ESTRATTO DEL TESTO:
════════════════

Un’evanescente educazione sentimentale, semplificata in sessuale
(ridotta sovente a paure e contromosse: come non metterla/rimanere
incinta e cosa fare se accade), lascia l’essenziale della vita in balia
dell’improvvisazione e del così fan tutti. Gli adolescenti, educati
dalla rete più che dai genitori, vivono l’amore come prestazione di un
io debole e bisognoso di valere qualcosa, a colpi di emozioni e di mi
piace. È la loro versione del precariato relazionale da app di incontri.
Amare è essere scelti come trofei da caccia o scegliere a partire dalla
consapevolezza di sé? Una preda attira predatori, invece libertà è
avere il coraggio di non piacere a tutti i costi e di stare soli («anche
solo sono completo»). Non siamo merci da bancone digitale, né
alcolizzati emotivi, ma persone desiderose di amare ed essere amate
stabilmente. Quando gli studenti dicono «non ho il ragazzo/a», ricordo
loro che non si possiede e non si è posseduti da nessuno. Amare è
scegliere l’altro, non possederlo, è «voler bene» all’altro non «voler
star bene» a spese dell’altro. Per questo preferisco il vintage «sono o
non sono fidanzato» all’orrendo «esco con qualcuno». Amare impegna tutta
la persona, testa e cuore, anima e corpo: richiede quindi il verbo
essere.

════════════════

DATI DI PARTENZA:

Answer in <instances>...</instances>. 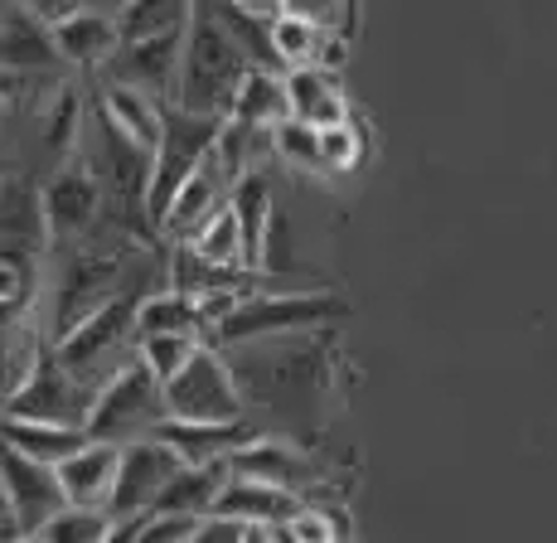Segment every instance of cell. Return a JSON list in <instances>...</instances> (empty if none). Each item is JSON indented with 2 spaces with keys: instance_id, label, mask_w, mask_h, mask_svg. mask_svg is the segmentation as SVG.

════════════════

LAVORO RICHIESTO:
A - Nel brano sull'amore, da chi sono educati gli adolescenti più che dai genitori?
B - Ripeti parola per parola il brano sull'amore, tutto ciò che va da «Un’evanescente educazione sentimentale, semplificata» fino a «app di incontri.».

RISPOSTE AI COMPITI:
A - Dalla rete.

B -
Un’evanescente educazione sentimentale, semplificata in sessuale
(ridotta sovente a paure e contromosse: come non metterla/rimanere
incinta e cosa fare se accade), lascia l’essenziale della vita in balia
dell’improvvisazione e del così fan tutti. Gli adolescenti, educati
dalla rete più che dai genitori, vivono l’amore come prestazione di un
io debole e bisognoso di valere qualcosa, a colpi di emozioni e di mi
piace. È la loro versione del precariato relazionale da app di incontri.